A drama of physics and philosophy

 

---

Hubert's was Mike's last class of a late day and he had to hurry to the bus terminal to catch the last super-express to downtown. He'd be at the stop ten minutes early but ~hundreds~ of students were gonna be out of class in five minutes, and he wanted to be at the front of the queue. The non-express service was about a twenty-minutes longer trip and he didn't have that much time to spare. So he ran... a long hallway, down the big marble staircase, left turn, another hall, more stairs...

As he skipped down the last few steps to the front entryway, a boy coming into the building smiled really wide and held the door for him. Mike started to smile back and then saw.

He muttered a quiet thanks as he slipped through, but didn't look up to see the guy's expression again. He knew it would still be either that same, 'Hi, can I talk to you?' smile, or a confused look... and he didn't want to know which.

Not right then.

He kept running - down the outside steps and away, clutching his bag and books to his chest.

-

On the crowded bus Mike relaxed a bit, staring out the window but not really seeing anything.
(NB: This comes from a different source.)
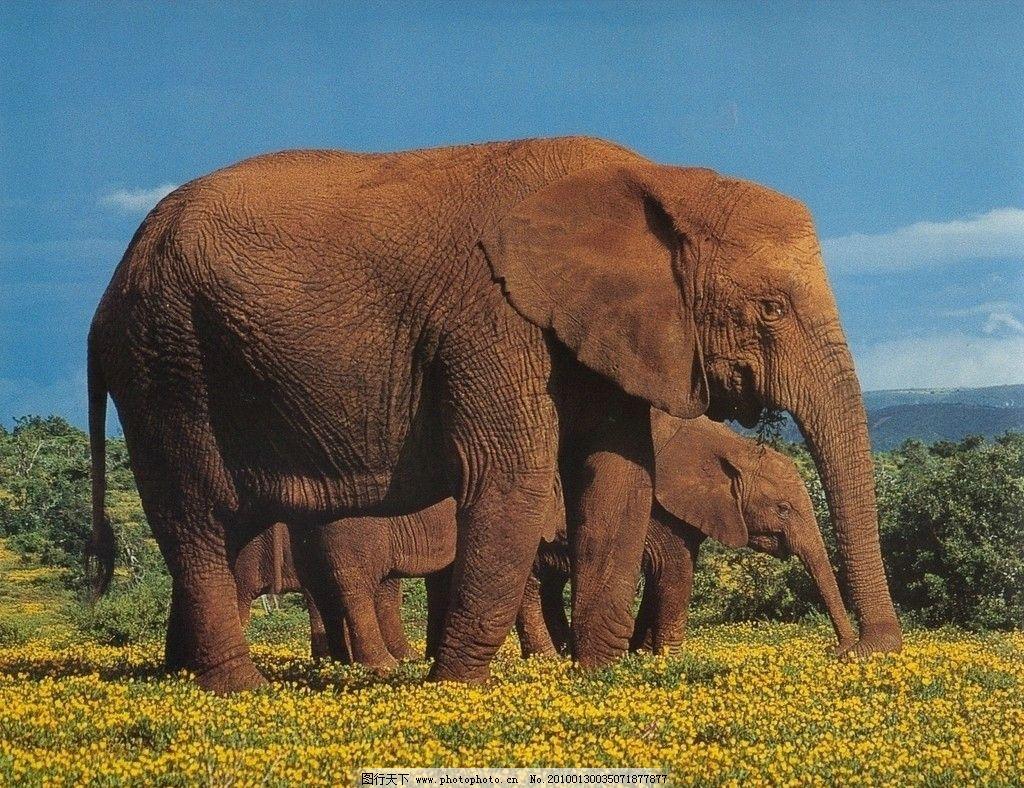 大象 野生动物 生物世界 摄影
It was slow, leaving the university, and then they sped along at the limit through the suburbs and past all the small stores....

He hadn't realized how tense he'd become, standing those few minutes at the stop. Or maybe all through Hubert's class, but especially since the boy.

He was still hugging his books.

He'd been the one who spilled the bucket. Wanted all his balls all over the place. Needed.

He pictured the wire buckets at the mini-putt place and realized that those were what he'd been thinking of, not the plain one he'd drawn.

Like a cage he'd kicked over. Down the stairs.

Free all the little balls... Fly, little golf balls, fly!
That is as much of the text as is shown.